* [Trecho]
No final de sua passagem pela capital federal, foi recebido por um grupo de políticos do MDB liderado pelo ex-senador pelo Ceará Eunício Oliveira.

A foto de Lula ao lado de Eunício materializou um movimento que vem sendo feito pelo partido há algum tempo, mas que ainda deixa algumas pessoas intrigadas: por que o PT volta a buscar apoio de partidos e lideranças que, cinco anos atrás, apoiaram o impeachment da então presidente Dilma Rousseff?

O afastamento Dilma, em 2016, é considerado um dos maiores traumas do partido desde sua fundação, em 1980. O processo foi liderado por caciques do MDB como o ex-presidente da Câmara dos Deputados Eduardo Cunha (RJ) e beneficiou Michel Temer, que assumiu a presidência quando a petista perdeu o cargo.

* [Tarefa proposta A]
Retorne todas as linhas das entradas que contenham a palavra "rock", levando em conta maiúsculas e minúsculas.

* [Entradas]
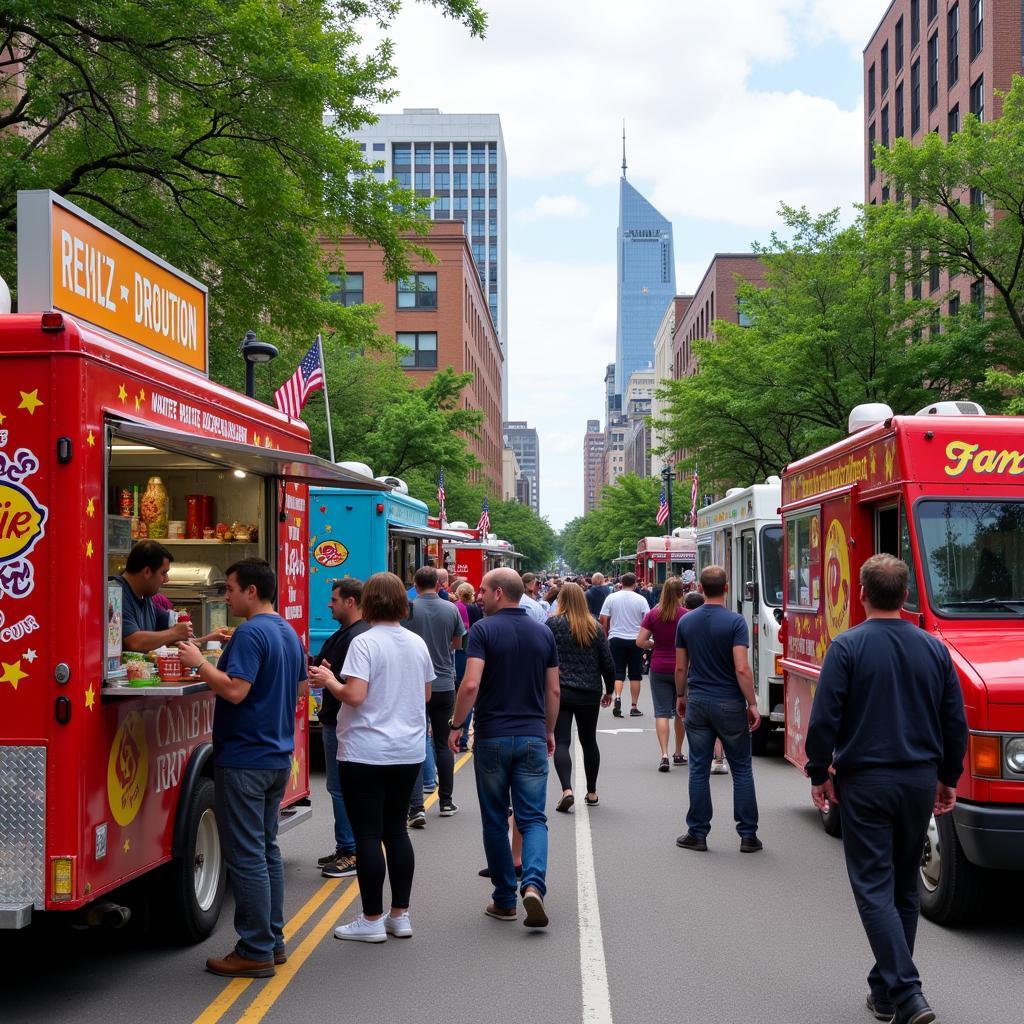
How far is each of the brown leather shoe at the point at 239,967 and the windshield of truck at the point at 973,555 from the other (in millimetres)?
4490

* * *

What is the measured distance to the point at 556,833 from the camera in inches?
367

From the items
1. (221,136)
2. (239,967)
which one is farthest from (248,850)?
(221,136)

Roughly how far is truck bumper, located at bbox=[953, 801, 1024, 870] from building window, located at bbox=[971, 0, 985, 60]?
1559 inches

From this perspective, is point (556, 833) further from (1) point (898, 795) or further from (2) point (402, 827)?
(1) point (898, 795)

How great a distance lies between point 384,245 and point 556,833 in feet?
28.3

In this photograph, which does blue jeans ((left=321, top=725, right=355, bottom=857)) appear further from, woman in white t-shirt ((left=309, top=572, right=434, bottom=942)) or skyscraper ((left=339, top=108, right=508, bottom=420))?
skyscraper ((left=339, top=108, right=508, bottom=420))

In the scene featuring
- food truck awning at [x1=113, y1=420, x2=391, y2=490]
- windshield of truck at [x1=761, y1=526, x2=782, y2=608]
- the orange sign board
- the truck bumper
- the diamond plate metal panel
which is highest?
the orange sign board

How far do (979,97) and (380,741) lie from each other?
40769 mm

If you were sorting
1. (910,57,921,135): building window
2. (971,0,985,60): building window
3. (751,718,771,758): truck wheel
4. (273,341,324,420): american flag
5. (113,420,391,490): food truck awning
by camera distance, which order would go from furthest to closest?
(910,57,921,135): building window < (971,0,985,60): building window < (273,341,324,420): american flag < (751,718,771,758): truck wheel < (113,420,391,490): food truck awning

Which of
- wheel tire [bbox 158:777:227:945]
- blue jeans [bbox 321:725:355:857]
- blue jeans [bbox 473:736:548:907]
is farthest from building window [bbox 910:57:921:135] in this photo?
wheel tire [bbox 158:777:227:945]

...

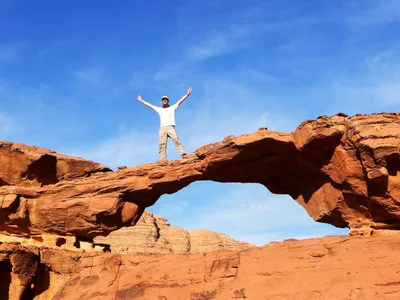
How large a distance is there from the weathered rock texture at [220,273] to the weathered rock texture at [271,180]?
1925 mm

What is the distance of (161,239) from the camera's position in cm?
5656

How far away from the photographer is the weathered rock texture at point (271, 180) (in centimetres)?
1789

* [Tarefa proposta B]
Diga se cada afirmação abaixo está de acordo com o trecho, respondendo sim ou não e citando literalmente as palavras do trecho que decidem a questão: (i) o afastamento de Dilma ocorreu em 2016; (ii) o grupo de políticos do MDB que recebeu Lula era liderado por Eduardo Cunha; (iii) o PT foi fundado em 1990.

* [Resposta completa A]
How large a distance is there from the weathered rock texture at [220,273] to the weathered rock texture at [271,180]?
How far away from the photographer is the weathered rock texture at point (271, 180) (in centimetres)?

* [Resposta completa B]
(i) Sim: "O afastamento Dilma, em 2016".
(ii) Não: "liderado pelo ex-senador pelo Ceará Eunício Oliveira".
(iii) Não: "desde sua fundação, em 1980".